C’est là le drame d’Adam et Ève dans notre première lecture. Nous voyons apparaître dès les toutes premières pages de la Bible la tentation d’un monde sans Dieu, d’un monde qui ne croit qu’en lui-même, qui s’attache aux illusions du moment, et qui cherche à se construire en dehors de tout principe de vie capable de fonder son existence. 

C’est cette tentation qui s’exprime dans le récit de la Genèse, alors qu’Adam et Ève sont invités par le serpent à s’approprier le fruit de la connaissance du bien et du mal, et ainsi à se construire en dehors de toute référence à Dieu. C’est l’exégète Marie-Noël Thabut qui appelle ce fruit, le fruit « de la connaissance de ce qui rend heureux ou malheureux ». 

Alors que le serpent promettait à Adam et Ève qu’ils seraient comme des dieux s’ils en mangeaient, ils font plutôt l’expérience qu’ils sont nus, conséquence d’une vie loin de Dieu et de sa volonté. Car on ne peut s’approprier cette sagesse de l’arbre de la connaissance comme si nous pouvions nous construire nous-mêmes. Cette sagesse de ce qui peut rendre heureux ou malheureux nous vient de Dieu.
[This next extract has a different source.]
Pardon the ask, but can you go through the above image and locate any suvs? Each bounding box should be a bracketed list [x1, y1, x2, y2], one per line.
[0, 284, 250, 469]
Il faut donc savoir choisir sur quoi et sur qui nous voulons bâtir nos vies.

C’est cet enjeu que la première lecture de ce dimanche ainsi que l’Évangile, veulent mettre en évidence à travers le personnage du Satan, de Béelzéboul, c’est-à-dire celui qui est l’ennemi, le tentateur, l’adversaire de Dieu.

Les deux récits nous parlent d’un affrontement entre Dieu et les forces du mal où malgré la chute de nos premiers parents dans le récit de la Genèse, la victoire nous est déjà promise. C’est ainsi que Dieu dit au serpent :

Je mettrai une hostilité entre toi et la femme,
entre ta descendance et sa descendance :
celle-ci te meurtrira la tête,
et toi, tu lui meurtriras le talon. 

Il est question ici d’un combat à mener par la descendance de la première Ève, un combat où nous ne sortirons pas indemne, nous dit le récit, blessés certainement, mais où la victoire est quand même assurée puisque le serpent verra sa tête écrasée. La tradition chrétienne, relisant ce texte, y a vu une annonce lointaine de la victoire de celle que l’on appelle la Nouvelle Ève, la Vierge Marie. À tel point qu’on a parlé ici (…) d’un « pré-évangile », annonçant déjà la venue d’un Sauveur. 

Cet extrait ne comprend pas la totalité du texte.